Brief ->
Some entries follow. Reproduce exactly the lines starting at the one with "<h1>Přihlášení</h1>" and stopping after the one with "<li><a href='/h/pravidla/'>Pravidla</a>".

Stored data entries
◆ ◆ ◆

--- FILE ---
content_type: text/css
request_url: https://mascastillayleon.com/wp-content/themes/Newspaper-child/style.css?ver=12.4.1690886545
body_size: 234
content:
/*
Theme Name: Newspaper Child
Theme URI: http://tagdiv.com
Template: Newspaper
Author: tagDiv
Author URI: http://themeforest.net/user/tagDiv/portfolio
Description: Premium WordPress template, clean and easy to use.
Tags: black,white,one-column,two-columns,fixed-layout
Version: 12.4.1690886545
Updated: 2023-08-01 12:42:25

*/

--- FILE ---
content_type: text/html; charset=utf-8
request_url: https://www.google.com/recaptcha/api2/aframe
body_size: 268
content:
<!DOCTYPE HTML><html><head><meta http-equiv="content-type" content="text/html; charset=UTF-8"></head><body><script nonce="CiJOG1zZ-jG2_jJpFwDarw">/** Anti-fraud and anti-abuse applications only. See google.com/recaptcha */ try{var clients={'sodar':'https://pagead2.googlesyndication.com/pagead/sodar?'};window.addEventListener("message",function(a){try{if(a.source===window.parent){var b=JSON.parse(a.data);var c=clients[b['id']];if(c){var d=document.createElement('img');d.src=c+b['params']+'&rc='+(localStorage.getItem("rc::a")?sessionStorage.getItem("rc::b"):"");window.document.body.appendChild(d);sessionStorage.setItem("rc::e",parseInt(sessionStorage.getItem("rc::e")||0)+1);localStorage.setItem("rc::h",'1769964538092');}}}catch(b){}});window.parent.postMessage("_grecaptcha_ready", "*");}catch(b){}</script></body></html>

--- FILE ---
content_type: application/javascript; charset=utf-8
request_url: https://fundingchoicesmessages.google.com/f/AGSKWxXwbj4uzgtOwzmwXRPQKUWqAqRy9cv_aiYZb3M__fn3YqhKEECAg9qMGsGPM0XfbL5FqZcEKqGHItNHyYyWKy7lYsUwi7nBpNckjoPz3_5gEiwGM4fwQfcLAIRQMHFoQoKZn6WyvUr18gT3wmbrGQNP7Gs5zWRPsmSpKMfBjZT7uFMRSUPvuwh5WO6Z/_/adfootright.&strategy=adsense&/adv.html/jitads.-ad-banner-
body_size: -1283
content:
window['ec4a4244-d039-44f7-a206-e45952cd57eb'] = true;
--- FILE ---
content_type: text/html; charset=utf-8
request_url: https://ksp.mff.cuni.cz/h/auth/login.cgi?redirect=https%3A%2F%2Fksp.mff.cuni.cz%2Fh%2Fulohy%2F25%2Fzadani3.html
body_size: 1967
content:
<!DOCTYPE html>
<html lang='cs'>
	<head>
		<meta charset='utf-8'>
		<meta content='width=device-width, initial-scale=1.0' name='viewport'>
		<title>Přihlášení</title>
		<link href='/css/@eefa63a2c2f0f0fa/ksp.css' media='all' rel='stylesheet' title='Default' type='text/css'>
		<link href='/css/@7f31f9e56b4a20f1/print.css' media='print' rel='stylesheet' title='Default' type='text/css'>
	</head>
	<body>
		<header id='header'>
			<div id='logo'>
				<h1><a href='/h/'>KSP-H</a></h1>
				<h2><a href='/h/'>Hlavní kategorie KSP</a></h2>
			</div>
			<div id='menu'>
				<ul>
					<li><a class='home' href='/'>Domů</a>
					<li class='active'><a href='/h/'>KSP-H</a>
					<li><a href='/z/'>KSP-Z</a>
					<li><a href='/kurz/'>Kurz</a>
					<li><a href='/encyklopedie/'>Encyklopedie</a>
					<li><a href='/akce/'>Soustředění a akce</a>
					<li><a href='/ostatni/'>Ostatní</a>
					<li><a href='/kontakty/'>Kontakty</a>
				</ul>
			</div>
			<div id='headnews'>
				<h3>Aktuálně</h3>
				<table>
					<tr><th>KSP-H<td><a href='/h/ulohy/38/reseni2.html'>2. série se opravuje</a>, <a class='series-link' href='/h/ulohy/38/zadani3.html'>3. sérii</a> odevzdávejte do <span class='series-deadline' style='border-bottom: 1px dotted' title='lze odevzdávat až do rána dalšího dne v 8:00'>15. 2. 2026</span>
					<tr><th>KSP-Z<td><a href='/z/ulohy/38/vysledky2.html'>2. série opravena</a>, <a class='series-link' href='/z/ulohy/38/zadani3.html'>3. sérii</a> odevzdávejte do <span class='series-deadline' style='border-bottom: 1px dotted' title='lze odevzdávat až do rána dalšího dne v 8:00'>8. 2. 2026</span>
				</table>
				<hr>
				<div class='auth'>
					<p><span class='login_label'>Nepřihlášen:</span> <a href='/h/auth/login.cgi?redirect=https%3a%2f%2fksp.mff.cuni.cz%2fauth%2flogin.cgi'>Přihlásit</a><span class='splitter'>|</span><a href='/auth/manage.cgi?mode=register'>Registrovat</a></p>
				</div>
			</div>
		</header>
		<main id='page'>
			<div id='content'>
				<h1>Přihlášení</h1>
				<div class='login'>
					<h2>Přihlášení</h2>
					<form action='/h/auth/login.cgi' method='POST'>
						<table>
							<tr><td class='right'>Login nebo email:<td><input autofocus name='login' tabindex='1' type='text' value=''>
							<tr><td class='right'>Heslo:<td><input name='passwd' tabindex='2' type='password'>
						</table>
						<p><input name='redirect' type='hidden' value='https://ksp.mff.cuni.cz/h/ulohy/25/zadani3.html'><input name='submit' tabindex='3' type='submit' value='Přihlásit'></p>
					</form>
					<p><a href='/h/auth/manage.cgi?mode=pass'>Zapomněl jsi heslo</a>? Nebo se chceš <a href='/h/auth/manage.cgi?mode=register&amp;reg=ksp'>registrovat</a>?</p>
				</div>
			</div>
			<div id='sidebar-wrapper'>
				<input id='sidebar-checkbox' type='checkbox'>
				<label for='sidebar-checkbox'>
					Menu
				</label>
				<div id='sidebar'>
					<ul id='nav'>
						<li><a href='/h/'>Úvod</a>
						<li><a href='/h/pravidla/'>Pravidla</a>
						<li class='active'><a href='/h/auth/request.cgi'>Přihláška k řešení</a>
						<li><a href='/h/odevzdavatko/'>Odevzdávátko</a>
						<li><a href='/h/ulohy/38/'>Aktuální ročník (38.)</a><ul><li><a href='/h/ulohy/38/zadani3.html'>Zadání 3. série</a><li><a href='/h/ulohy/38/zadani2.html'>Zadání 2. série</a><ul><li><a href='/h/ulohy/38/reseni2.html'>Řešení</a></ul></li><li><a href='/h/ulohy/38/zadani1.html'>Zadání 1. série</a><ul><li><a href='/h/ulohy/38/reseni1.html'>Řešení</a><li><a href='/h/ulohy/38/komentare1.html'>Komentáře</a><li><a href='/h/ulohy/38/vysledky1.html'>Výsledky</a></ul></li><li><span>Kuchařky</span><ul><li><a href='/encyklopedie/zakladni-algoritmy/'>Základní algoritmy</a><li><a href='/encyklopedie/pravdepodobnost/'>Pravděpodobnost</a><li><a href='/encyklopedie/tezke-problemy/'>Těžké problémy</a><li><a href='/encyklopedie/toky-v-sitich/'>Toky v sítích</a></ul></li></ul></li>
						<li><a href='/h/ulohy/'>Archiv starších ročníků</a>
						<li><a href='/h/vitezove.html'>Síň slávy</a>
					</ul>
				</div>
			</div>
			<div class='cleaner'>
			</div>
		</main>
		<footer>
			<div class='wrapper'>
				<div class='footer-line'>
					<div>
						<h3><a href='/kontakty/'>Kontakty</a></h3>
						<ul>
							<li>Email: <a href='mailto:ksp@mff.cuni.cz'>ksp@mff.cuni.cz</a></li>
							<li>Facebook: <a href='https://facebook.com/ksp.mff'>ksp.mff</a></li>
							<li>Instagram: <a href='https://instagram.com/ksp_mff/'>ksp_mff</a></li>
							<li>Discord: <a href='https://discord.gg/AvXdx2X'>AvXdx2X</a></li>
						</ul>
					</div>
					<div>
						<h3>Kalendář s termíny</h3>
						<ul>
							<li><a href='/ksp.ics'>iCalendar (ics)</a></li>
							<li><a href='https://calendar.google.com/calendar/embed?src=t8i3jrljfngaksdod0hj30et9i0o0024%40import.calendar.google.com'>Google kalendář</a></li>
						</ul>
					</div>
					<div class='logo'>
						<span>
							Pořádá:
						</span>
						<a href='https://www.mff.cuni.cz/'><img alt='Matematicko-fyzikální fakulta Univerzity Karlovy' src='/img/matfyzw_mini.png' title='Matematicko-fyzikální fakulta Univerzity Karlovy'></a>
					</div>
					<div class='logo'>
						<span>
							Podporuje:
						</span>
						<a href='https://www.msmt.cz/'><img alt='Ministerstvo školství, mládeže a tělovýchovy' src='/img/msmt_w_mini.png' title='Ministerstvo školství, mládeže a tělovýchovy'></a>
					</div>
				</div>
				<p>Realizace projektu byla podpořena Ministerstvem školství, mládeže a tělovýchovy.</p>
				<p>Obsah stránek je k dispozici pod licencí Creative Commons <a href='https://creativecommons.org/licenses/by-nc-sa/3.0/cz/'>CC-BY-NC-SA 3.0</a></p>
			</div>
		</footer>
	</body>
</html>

◆ ◆ ◆

Exercise answer ->
				<h1>Přihlášení</h1>
				<div class='login'>
					<h2>Přihlášení</h2>
					<form action='/h/auth/login.cgi' method='POST'>
						<table>
							<tr><td class='right'>Login nebo email:<td><input autofocus name='login' tabindex='1' type='text' value=''>
							<tr><td class='right'>Heslo:<td><input name='passwd' tabindex='2' type='password'>
						</table>
						<p><input name='redirect' type='hidden' value='https://ksp.mff.cuni.cz/h/ulohy/25/zadani3.html'><input name='submit' tabindex='3' type='submit' value='Přihlásit'></p>
					</form>
					<p><a href='/h/auth/manage.cgi?mode=pass'>Zapomněl jsi heslo</a>? Nebo se chceš <a href='/h/auth/manage.cgi?mode=register&amp;reg=ksp'>registrovat</a>?</p>
				</div>
			</div>
			<div id='sidebar-wrapper'>
				<input id='sidebar-checkbox' type='checkbox'>
				<label for='sidebar-checkbox'>
					Menu
				</label>
				<div id='sidebar'>
					<ul id='nav'>
						<li><a href='/h/'>Úvod</a>
						<li><a href='/h/pravidla/'>Pravidla</a>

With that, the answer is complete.